Two fillies with facial fractures went on to high-performance careers after undergoing successful surgeries to repair their sinuses. Veterinarians based the technique on one used to repair human skull fractures. Horse’s skull is kind of like hollow shell, at least right over the sinus cavities, according to one equine surgical team. And all it takes is a good kick to that skull bone to leave a dent into the hollow space beneath it, just like it would if someone kicked your paper mâché penguin. To return that dented skull bone back to the right shape and protect the structures beneath, surgeons can follow the paper mâché concept: inflate a balloon.
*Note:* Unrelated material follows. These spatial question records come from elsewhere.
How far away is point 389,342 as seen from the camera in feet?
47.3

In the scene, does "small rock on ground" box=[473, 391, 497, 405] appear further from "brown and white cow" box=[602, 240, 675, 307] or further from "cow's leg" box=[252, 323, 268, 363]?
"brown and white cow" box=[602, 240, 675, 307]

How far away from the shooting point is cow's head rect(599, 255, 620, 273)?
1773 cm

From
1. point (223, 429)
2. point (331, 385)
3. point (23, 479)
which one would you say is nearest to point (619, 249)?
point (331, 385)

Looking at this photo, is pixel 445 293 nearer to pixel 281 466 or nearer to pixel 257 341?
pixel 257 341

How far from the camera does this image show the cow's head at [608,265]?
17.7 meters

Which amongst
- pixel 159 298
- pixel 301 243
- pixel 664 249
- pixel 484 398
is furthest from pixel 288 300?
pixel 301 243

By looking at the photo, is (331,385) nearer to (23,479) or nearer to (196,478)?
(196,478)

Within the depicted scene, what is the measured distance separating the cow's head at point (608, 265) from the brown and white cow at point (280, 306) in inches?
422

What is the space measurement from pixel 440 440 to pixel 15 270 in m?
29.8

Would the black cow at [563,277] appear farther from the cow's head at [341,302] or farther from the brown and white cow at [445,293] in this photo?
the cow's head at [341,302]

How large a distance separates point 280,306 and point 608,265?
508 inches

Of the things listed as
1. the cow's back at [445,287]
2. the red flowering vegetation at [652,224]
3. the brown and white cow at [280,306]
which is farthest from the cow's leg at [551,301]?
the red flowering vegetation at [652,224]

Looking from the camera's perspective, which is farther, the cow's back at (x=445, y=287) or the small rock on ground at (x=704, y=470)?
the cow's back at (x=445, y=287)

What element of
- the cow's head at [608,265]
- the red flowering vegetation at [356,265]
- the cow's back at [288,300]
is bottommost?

Before performing surgery, the foals underwent CT scans to assess their tissue damage. Based on those scans, the surgical team designed customized strategies to repair each filly’s injury (both had sustained kicks to the face).
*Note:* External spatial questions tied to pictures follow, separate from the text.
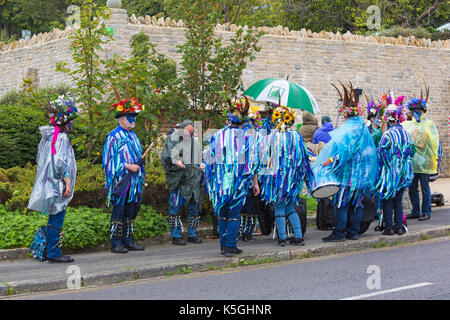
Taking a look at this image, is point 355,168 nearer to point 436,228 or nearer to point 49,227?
point 436,228

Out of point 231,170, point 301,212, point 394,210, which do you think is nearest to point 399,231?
point 394,210

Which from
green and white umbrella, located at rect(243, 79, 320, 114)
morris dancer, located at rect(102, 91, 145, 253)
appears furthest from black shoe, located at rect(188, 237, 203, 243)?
green and white umbrella, located at rect(243, 79, 320, 114)

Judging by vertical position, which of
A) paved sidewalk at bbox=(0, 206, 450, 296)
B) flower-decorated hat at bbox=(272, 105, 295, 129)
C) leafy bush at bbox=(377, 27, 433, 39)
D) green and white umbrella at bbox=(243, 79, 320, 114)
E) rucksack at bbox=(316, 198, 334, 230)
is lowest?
paved sidewalk at bbox=(0, 206, 450, 296)

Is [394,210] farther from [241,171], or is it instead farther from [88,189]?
[88,189]

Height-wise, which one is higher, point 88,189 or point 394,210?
point 88,189

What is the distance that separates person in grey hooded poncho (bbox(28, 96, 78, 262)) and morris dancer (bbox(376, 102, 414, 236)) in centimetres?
471

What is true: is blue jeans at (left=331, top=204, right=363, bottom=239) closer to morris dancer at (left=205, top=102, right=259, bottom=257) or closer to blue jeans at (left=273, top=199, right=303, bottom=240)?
blue jeans at (left=273, top=199, right=303, bottom=240)

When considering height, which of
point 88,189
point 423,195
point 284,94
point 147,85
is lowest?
point 423,195

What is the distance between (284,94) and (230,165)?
2950 mm

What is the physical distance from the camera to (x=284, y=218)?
32.2 ft

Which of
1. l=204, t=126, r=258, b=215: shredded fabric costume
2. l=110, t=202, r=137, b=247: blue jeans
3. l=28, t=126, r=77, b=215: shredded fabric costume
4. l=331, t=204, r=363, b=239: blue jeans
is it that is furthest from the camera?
l=331, t=204, r=363, b=239: blue jeans

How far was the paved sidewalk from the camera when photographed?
761 cm

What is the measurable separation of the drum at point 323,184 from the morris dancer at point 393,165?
0.94m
Within four weeks, fillies were sedated and the balloons and catheters surgically removed and holes closed. The fillies recovered well, with full function of their respiratory routes, eyes and tear ducts, and sinuses.
Horses suffering skull fractures such as these don’t always appear to have a “dent” at first, but the earlier one can get a fracture like this repaired, the better the outcome will be.
“This is a relatively inexpensive method for sinus fracture repair with very good functional and cosmetic results,” said Alison Gardner, DVM, MS, Dipl. ACVS, ACVECC, of the Department of Veterinary Clinical Sciences at The Ohio State University, in Columbus.